DS4SD · cau-git · Nov 3, 2023 · Nov 3, 2023
diff --git a/examples/document_conversion_extract_tables/convert_tables_to_html.py b/examples/document_conversion_extract_tables/convert_tables_to_html.py
@@ -0,0 +1,245 @@
+# Copyright IBM Inc. All rights reserved.
+#
+# SPDX-License-Identifier: MIT
+#
+
+"""
+This script converts the output of DeepSearch document conversion into a set of HTML tables.
+
+$ python convert_tables_to_html.py --help
+
+ Usage: convert_tables_to_html.py [OPTIONS]
+
+╭─ Options ───────────────────────────────────────────────────────────────────────────────────────────────────────────╮
+│ *                 -i      PATH        Input directory with converted documents [default: None] [required]           │
+│ *                 -o      PATH        Output directory where tables are saved [default: None] [required]            │
+│    --mode                 [zip|json]  Scan for converted zip files or for document JSON files as input              │
+│                                       [default: FileInputMode.zip]                                                  │
+│    --struct-only  -s                  Suppress cell content in HTML output                                          │
+│    --help                             Show this message and exit.                                                   │
+╰─────────────────────────────────────────────────────────────────────────────────────────────────────────────────────╯
+
+
+For example, run as
+$ python convert_tables_to_html.py -i ./converted_docs/ -o ./html/ --mode zip
+"""
+
+import json
+from enum import Enum
+from pathlib import Path
+from typing import Annotated
+from zipfile import BadZipFile, ZipFile
+
+import typer
+
+
+class FileInputMode(str, Enum):
+    zip = "zip"
+    json = "json"
+
+
+def get_tablecell_span(cell, ix):
+    span = set([s[ix] for s in cell["spans"]])
+    if len(span) == 0:
+        return 1, None, None
+    return len(span), min(span), max(span)
+
+
+def write_table(item, struct_only=False):
+    """
+    Convert the JSON table representation to HTML, including column and row spans.
+
+    Parameters
+    ----------
+    item :
+        JSON table
+    """
+
+    table = item
+    body = ""
+
+    nrows = table["#-rows"]
+    ncols = table["#-cols"]
+
+    body += "<table>"
+    for i in range(nrows):
+        body += "<tr>"
+        for j in range(ncols):
+            cell = table["data"][i][j]
+
+            rowspan, rowstart, rowend = get_tablecell_span(cell, 0)

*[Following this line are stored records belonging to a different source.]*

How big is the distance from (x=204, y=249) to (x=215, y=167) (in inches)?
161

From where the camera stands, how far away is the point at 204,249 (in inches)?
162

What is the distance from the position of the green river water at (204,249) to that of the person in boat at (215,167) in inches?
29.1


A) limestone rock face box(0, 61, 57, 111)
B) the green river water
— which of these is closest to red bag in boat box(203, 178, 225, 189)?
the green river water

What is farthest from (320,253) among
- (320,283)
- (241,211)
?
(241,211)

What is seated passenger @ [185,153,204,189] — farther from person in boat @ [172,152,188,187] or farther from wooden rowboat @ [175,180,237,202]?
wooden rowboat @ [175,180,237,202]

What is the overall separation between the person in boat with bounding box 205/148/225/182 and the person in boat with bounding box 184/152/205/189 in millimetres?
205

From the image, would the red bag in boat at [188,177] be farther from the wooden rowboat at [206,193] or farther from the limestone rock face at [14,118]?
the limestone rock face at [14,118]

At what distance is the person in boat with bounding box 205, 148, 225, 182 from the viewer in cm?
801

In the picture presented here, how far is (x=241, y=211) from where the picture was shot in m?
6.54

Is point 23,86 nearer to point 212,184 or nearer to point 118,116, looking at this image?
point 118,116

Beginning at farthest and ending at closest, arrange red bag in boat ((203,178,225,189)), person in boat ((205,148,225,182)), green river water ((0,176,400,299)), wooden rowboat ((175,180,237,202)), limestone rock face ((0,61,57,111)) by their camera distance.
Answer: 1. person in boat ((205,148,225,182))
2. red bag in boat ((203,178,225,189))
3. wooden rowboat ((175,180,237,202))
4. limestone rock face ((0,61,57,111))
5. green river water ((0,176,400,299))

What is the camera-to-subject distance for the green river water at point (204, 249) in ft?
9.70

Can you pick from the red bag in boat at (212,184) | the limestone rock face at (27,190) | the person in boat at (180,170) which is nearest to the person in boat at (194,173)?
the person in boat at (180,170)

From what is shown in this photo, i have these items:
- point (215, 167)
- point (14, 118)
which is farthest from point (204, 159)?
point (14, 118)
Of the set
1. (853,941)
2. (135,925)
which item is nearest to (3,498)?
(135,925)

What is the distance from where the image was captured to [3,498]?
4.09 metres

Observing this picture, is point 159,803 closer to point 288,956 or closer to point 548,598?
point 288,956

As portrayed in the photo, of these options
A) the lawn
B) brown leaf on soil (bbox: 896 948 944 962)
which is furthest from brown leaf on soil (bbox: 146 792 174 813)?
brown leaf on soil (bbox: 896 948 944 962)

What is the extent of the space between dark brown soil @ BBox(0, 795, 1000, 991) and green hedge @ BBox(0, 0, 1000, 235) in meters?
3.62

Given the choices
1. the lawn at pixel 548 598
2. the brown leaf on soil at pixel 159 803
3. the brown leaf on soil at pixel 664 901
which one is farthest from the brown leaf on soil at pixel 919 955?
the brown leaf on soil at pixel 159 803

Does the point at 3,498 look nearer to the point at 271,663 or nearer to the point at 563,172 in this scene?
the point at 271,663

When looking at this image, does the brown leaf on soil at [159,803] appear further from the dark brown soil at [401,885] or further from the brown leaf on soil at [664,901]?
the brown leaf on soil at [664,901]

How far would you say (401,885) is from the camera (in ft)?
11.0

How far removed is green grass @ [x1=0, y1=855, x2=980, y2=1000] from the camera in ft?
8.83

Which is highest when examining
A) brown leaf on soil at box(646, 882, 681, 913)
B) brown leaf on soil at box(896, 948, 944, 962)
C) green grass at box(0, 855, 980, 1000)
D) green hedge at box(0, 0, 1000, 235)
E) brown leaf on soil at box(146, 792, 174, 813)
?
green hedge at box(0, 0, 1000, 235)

+            colspan, colstart, colend = get_tablecell_span(cell, 1)
+
+            if rowstart is not None and rowstart != i:
+                continue
+            if colstart is not None and colstart != j:
+                continue
+
+            if rowstart is None:
+                rowstart = i
+            if colstart is None:
+                colstart = j
+
+            content = cell["text"].strip()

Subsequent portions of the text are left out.